2.4. Reactive Oxygen Species (ROS) Production Assay

Early ROS generation was assessed using H₂-DCFDA, a fluorescent probe. The ROS generation assay was performed according to Zingales et al. [7]. Specifically, 30,000 cells/well were seeded in a 96-well plate with black walls. After 48 h, the medium was changed, and the cells were incubated for 20 min with 20 μM H₂-DCFDA (in cell culture medium). Then, the H₂-DCFDA solution was replaced with 200 μL/well of a medium containing ≤1% DMSO (control) or CIT at concentrations of 19.38, 25, and 38.75 μM. These concentrations were selected based on previous cytotoxicity assays. All tested concentrations were below the IC₅₀ values obtained. Fluorescence was measured at excitation and emission wavelengths of 485 and 535 nm, respectively, using a Wallace Victor2 1420 (PerkinElmer, Turku, Finland), with readings taken at intervals up to 120 min. The results are presented as the increase in fluorescence compared to the solvent control.
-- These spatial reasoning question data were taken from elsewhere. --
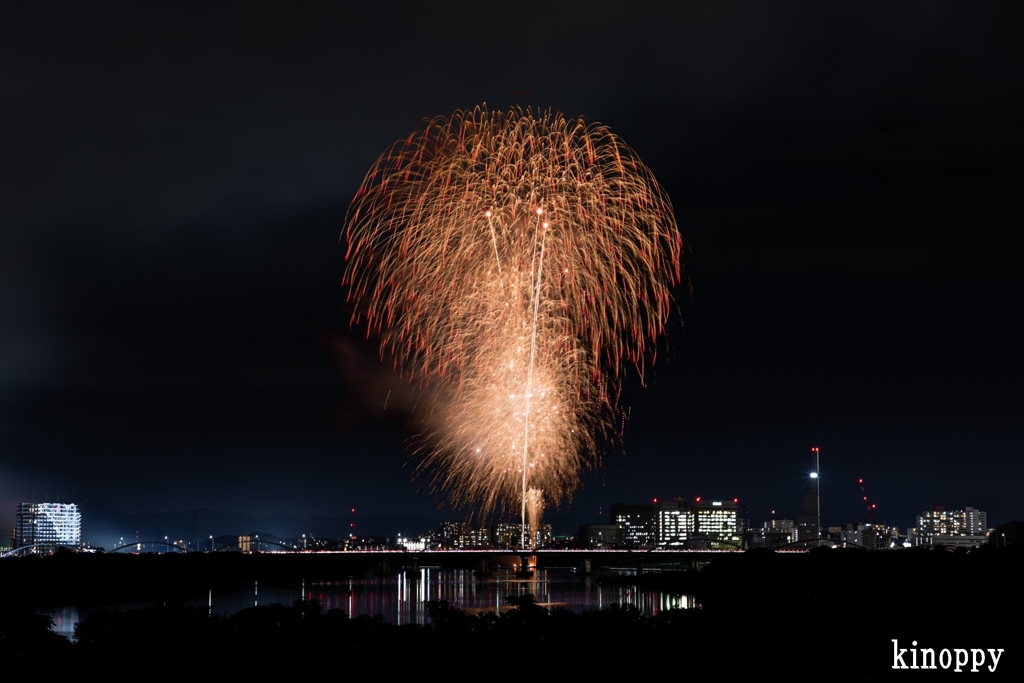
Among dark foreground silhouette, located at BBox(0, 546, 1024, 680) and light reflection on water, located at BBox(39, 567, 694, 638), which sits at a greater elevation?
dark foreground silhouette, located at BBox(0, 546, 1024, 680)

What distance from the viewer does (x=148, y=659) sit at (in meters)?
37.0

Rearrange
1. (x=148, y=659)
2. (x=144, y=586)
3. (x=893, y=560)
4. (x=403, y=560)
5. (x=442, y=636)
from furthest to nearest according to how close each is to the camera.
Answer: (x=403, y=560), (x=144, y=586), (x=893, y=560), (x=442, y=636), (x=148, y=659)

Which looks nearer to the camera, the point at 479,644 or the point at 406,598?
the point at 479,644

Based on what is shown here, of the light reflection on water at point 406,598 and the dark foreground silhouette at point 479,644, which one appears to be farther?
the light reflection on water at point 406,598

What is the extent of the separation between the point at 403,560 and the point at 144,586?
133 feet

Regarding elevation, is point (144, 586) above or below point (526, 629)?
below

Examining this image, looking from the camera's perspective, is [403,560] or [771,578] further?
[403,560]

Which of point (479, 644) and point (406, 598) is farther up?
point (479, 644)

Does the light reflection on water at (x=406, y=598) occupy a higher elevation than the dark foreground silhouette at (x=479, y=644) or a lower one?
lower

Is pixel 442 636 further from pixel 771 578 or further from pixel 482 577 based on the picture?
pixel 482 577

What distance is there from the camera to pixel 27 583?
5241 inches

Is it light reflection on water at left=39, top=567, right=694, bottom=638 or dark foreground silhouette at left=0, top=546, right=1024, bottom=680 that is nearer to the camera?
dark foreground silhouette at left=0, top=546, right=1024, bottom=680

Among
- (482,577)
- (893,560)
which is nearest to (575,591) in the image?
(893,560)

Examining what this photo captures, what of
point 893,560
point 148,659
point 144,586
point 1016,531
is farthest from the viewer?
point 1016,531
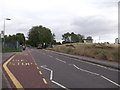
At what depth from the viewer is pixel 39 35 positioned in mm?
142250

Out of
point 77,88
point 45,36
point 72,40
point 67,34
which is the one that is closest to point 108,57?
point 77,88

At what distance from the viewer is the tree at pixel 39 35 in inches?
5443

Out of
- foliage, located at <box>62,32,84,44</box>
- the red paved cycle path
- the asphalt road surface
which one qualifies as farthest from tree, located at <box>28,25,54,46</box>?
the asphalt road surface

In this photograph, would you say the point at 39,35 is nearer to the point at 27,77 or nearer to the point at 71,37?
the point at 71,37

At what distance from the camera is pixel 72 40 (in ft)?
503

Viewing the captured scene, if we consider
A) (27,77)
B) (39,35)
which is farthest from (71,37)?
(27,77)

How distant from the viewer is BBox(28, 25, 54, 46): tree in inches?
5443

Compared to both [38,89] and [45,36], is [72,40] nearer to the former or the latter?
[45,36]

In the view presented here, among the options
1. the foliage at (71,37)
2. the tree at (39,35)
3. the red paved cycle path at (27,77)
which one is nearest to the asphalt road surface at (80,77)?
the red paved cycle path at (27,77)

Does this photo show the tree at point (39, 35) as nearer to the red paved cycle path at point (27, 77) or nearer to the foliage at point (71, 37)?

The experiments were conducted independently twice, with 24 replicates each.

In addition, ROS production at 24 h of CIT exposure was also assessed. In this assay, after confluence, the SH-SY5Y cells were exposed to CIT by replacing the culture medium with fresh medium containing CIT at final concentrations of 25, 38.75, and 50 μM. After 24 h of exposure, the supernatant with CIT was removed, and each well received 200 μL of fresh medium with 20 μM H₂-DCFDA. The plates were incubated at 37 °C for 30 min, in darkness. Fluorescence measurements were determined at excitation and emission wavelengths of 485 and 535 nm, respectively, using a Wallace Victor2 1420 (PerkinElmer, Turku, Finland). The results were divided by the cell viability at each concentration and expressed in comparison to the control. The experiments were conducted independently in duplicate, with 24 replicates each.